Folha de S. Paulo


Brics, cinco letras soltas

O calendário mundial de eventos do Council on Foreign Relations para julho não lista a cúpula dos Brics (Brasil, Rússia, Índia, China e África do Sul), que começa nesta segunda-feira (14).

Erro de avaliação do Council ou perda de importância dos Brics? Aposto mais na segunda hipótese. Houve, de fato, uma época em que, cada vez que se reuniam os Brics, a mídia internacional comentava o suposto desafio que eles representavam à ordem internacional dominada pelos Estados Unidos.

Agora, parece ter se consolidado a impressão de que os Brics "não são uma aliança política crível", como disse à Folha Vali Nasr, da Universidade Johns Hopkins.

Não é crível pela simples e boa razão de que não atuam coordenadamente.

Coordenam-se apenas quando há um interesse digamos corporativo, como é o caso do único resultado palpável a sair da cúpula, o banco de desenvolvimento do grupo.

Assim mesmo, vale a advertência de Marcos Troyjo nesta Folha: os Brics não devem cair na tentação de tratar o banco como contraponto ao FMI e ao Banco Mundial.

Pelo menos na ótica da diplomacia brasileira, trata-se de um complemento às duas grandes instituições globais, como sugere Troyjo.

Ainda faltava definir, até o fim da semana, a sede do banco (disputam Xangai e Nova Déli) e a nacionalidade dos que vão dirigi-lo, mas a construção técnica está terminada.

Não deixa de ser um passo significativo, mas é muito pequeno para que os Brics possam se lançar como alternativa ou mesmo como complemento da governança global.

Começa pelo fato de que a coesão política do grupo é muito tênue, como admitem até os diplomatas envolvidos nas negociações.

Tão tênue que a declaração final da cúpula de Fortaleza/Brasília contém apenas platitudes sobre os temas agudos da atualidade.

Sobre a Ucrânia, por exemplo, o grupo apenas repetirá o que cada um de seus membros disse, isoladamente, na ONU a respeito do referendo na Crimeia, que acabou por levar à anexação pela Rússia.

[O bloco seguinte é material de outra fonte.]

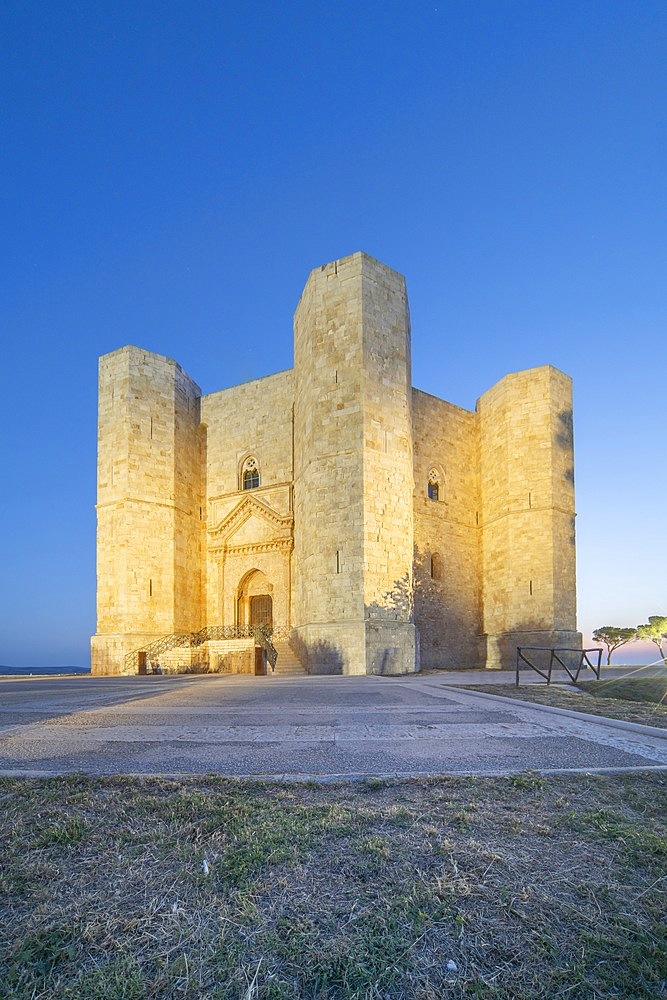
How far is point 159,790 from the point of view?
11.0ft

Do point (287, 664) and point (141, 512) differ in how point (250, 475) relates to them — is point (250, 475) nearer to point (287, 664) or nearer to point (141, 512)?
point (141, 512)

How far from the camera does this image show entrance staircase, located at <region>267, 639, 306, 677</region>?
1897 cm

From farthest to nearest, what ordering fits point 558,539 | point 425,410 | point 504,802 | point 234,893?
point 425,410, point 558,539, point 504,802, point 234,893

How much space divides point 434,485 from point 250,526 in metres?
→ 8.28

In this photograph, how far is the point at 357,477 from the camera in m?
18.4

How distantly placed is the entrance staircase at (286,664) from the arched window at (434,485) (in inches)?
360

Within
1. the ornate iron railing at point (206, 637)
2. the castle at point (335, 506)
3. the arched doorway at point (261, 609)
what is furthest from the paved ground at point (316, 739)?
the arched doorway at point (261, 609)

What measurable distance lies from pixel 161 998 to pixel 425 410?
79.6ft

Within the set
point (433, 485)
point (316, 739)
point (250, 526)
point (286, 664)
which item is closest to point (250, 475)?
point (250, 526)

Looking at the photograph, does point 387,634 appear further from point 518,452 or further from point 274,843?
point 274,843

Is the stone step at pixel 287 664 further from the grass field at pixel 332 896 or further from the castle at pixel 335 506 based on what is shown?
the grass field at pixel 332 896

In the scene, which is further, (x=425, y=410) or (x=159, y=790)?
(x=425, y=410)

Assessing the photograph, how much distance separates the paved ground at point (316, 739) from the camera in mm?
4051

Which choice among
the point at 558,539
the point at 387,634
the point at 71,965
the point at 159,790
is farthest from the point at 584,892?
the point at 558,539
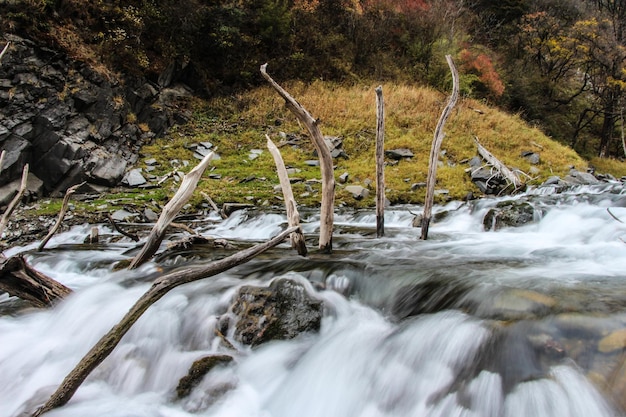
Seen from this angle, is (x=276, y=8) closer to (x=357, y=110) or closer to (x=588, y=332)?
(x=357, y=110)

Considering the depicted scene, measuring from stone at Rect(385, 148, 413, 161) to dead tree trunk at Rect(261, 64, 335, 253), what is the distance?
343 inches

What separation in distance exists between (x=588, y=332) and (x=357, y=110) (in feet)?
52.7

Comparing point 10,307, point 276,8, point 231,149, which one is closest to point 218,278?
point 10,307

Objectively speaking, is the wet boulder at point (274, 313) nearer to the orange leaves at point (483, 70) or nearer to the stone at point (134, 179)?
the stone at point (134, 179)

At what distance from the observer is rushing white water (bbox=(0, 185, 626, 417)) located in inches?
123

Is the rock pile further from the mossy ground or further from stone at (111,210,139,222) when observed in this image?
stone at (111,210,139,222)

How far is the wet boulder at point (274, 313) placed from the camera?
4.20 metres

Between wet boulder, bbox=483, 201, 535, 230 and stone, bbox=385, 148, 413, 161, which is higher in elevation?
stone, bbox=385, 148, 413, 161

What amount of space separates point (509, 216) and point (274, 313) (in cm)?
664

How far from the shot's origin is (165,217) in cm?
568

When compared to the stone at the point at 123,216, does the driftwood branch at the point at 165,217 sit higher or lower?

Exceto a própria Rússia, como é óbvio, os demais Brics preferiram a abstenção.

É natural que seja assim: não há ainda um mecanismo de consultas entre os cinco Brics que leve a uma tomada de posição comum, mesmo em temas em que seja possível a concordância de todos. Por isso mesmo, ninguém se preocupa em saber o que pensam os Brics cada vez que há alguma crise. Os Brics simplesmente não pensam como grupo.

Alguns deles, a China, por exemplo, tampouco pensam em atender demandas dos parceiros, como o Brasil. Desde o início da Presidência Dilma Rousseff, o Brasil vem cobrando inutilmente mudanças na qualidade do comércio bilateral, em que o Brasil entra com commodities e, a China, com produtos acabados.

Por extensão, como mostraram Mauro Zafalon e Tatiana Freitas na sexta (11), desde a primeira cúpula do grupo (2009) até agora, as exportações brasileiras para a China aumentaram 111%, mas as importações procedentes da China subiram 171%. Está mais para relação colonial do que para parceria.